So this weekend, Memorial Day Weekend in the US, Eric and I are headed to Washington D.C. and Baltimore to meet some friends and sightsee (and finish our song, James and I). That should be a good time too. I know it is going to be bloody hot there in the Capital, so Saturday I think that we are staying inside museums as much as possible. Hopefully Saturday night we'll be able to have a nice supper, maybe dress up a little (Eric and I were thinking the Blues Alley), where good food and wine will make the evening warm and cheerful. The whole weekend will be great, I'm sure, but it will be nice to see James especially since he is my "brother" and I miss him. I will take pictures, write a lot, and post what I can when I can. Until then, be well...

Time: 9:19 pm EST
Date: 17 May 2004
Reading: "I Am of Irelande" by Juilene Osborne McKnight
Hearing: Washer and dryer sounds
Inspiration: Words

Entry: Language and Music Appreciation

Well, here I am, out from under the little rock that is Barnes & Noble weekend retail. Geez, you'd think that an eight hour shift might actually end when you leave the store, but no. It begins all over again at your own house, or your future in-laws house, or something. When is there ever "free" time?

I finished "Ghost Rider: Travels on the Healing Road" by Neil Peart, drummer for the band Rush, today at lunch. I've been ploding through it for months, since my "brother," James, got it for us for X-mas last. All semester I've been reading a page or two before bed, and now I've finished. So what's next, you ask? This first book by Joan Knight Osborne, "I am of Irelunde." I just bought "Daughter of Irelunde" at the store the other day as incentive to read them both before the summer ends. My non-fiction endeavor is going to be "Drawing Down the Moon" by Margot Adler, because for whatever reason, I seem to be the only Pagan who has not yet read it. I've owned a copy for years, just never read it. No time like the present, right?

Currently, my mailbox (the snail mailbox) is overflowing with garden and bulb catalogues, promising $25 off my purchase when ordered by 31 August. Oh, how I love bulbs! I cannot tell you what a joy it is to create a little nest in the soil for a hefty bulb and wait and wait (just like a mother would) for the first green heads to emerge in spring. And then, these joyous, delicious smelling tulips, daffodils, crocus, jonquils, paperwhite narcissus, and hyacinth, so bright against the dull winter garden, the fallow field, the crisp white carpet of snow. Ah, it is the first sign that spring is on its way, and I adore them! They are easy to manage too, and mostly multiply themselves with little to no help from the gardener for the first year or so. Then, you go in the ground, and divide the well-formed bulbs for still more bulbs and more flowers. This is infinitly possible!

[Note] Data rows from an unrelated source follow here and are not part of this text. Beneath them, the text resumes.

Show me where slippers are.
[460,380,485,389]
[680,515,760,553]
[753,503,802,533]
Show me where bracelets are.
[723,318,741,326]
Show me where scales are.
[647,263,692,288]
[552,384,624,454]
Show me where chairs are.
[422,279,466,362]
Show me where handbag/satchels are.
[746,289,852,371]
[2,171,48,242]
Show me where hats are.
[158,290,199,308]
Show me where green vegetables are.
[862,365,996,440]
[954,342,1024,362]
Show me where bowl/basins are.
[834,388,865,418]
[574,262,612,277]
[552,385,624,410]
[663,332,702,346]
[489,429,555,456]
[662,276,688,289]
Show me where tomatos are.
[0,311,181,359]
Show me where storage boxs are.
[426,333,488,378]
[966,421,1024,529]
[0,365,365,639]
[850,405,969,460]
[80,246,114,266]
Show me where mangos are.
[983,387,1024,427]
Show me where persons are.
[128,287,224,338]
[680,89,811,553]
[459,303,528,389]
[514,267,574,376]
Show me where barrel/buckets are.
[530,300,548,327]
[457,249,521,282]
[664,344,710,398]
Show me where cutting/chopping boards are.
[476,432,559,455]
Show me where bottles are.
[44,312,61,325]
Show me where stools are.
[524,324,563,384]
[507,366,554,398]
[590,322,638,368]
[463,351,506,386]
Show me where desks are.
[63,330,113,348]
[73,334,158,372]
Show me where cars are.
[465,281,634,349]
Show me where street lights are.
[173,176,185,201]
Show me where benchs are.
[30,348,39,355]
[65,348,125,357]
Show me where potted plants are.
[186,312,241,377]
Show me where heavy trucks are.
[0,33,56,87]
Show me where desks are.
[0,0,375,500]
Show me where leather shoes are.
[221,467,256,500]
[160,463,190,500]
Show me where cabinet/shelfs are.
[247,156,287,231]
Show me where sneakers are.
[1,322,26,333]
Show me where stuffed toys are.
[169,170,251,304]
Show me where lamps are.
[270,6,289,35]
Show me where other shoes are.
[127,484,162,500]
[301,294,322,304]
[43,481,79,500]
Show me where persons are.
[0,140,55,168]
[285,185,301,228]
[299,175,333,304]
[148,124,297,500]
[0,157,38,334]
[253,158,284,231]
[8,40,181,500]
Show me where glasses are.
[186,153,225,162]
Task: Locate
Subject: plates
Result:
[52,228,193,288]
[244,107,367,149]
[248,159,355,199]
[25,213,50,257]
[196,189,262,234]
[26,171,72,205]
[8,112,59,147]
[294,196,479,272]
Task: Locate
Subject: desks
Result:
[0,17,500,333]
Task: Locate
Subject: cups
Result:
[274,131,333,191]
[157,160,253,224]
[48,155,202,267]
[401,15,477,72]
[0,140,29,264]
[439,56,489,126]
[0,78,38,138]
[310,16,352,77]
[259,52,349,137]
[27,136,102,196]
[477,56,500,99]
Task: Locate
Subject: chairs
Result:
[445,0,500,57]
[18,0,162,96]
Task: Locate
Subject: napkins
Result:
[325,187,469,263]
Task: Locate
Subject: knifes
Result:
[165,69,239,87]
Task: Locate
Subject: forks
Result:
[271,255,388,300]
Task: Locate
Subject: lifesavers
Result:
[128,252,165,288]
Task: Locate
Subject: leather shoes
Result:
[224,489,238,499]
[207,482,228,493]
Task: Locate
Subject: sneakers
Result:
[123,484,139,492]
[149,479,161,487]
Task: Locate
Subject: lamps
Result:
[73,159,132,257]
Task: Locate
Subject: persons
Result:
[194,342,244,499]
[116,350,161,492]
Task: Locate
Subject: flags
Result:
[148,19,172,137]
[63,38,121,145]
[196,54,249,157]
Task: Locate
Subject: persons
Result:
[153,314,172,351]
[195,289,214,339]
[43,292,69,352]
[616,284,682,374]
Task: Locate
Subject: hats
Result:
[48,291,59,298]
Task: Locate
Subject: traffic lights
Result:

Amazing!

I've been colaborating with my "brother" James, as I might have mentioned in the last entry. This is going well. We had a phone session, an audition it felt like to me, where I played the song fragment I had for him via the telephone, and he gave me feedback. I was totally nervous, and it did feel like an audition. These are chords, music, that he has gifted me, that he trusts me to do something with. They inspire me, which is great, and I feel that I truly can do them justice lyrically and with a decent melody. Well, James just loved it, and that was a load off my mind. It gives me the confidence to move on to the chorus from the verse structure I've managed so far. The chorus to a song is the tricky bit, though, the place where it can all go wrong. It is where I feel one should make the point, tell the moral, hook the listener to the point that the second time around, they are singing along. And it had better be powerful, catchy, and absolutely stunning in respect to the rest of the song--its light illuminates the rest of the gem. I really believe that music is like religion, and then the chorus is the communion with the listener, with the Creator, with the world. The chorus should be universal, electrical energy, it should flow, it should move, it should move people to move, either in dance or action. It is a responsibility I don't take lightly, and this might seem obvious. I am an obsessive lyricist. This particular piece of music is no exception--what I do isn't really songwriting at all. That is what Britney Spears does, what the people who write for the boy bands do. What I do, and what a few other amazing artists do, is better termed songcrafting. Mary Chapin-Carpenter is a songcrafter. Sting is a songcrafter. Alison Krauss and Union Station are songcrafters. Ani DiFranco is often a songcrafter. And every once in a while, a lot of other people have moments of songcrafting. It is a rare thing, to put as much thought into the total package. It is a hard thing to appreciate, just like etymology. Most people just say words, just as some people just write them. The don't think of the weight of that word, its power, its history and origin. They rarely concern themselves with the sound of a word, the way it fills the mouth, or snaps against the teeth. It is a rare thing. But it's my thing.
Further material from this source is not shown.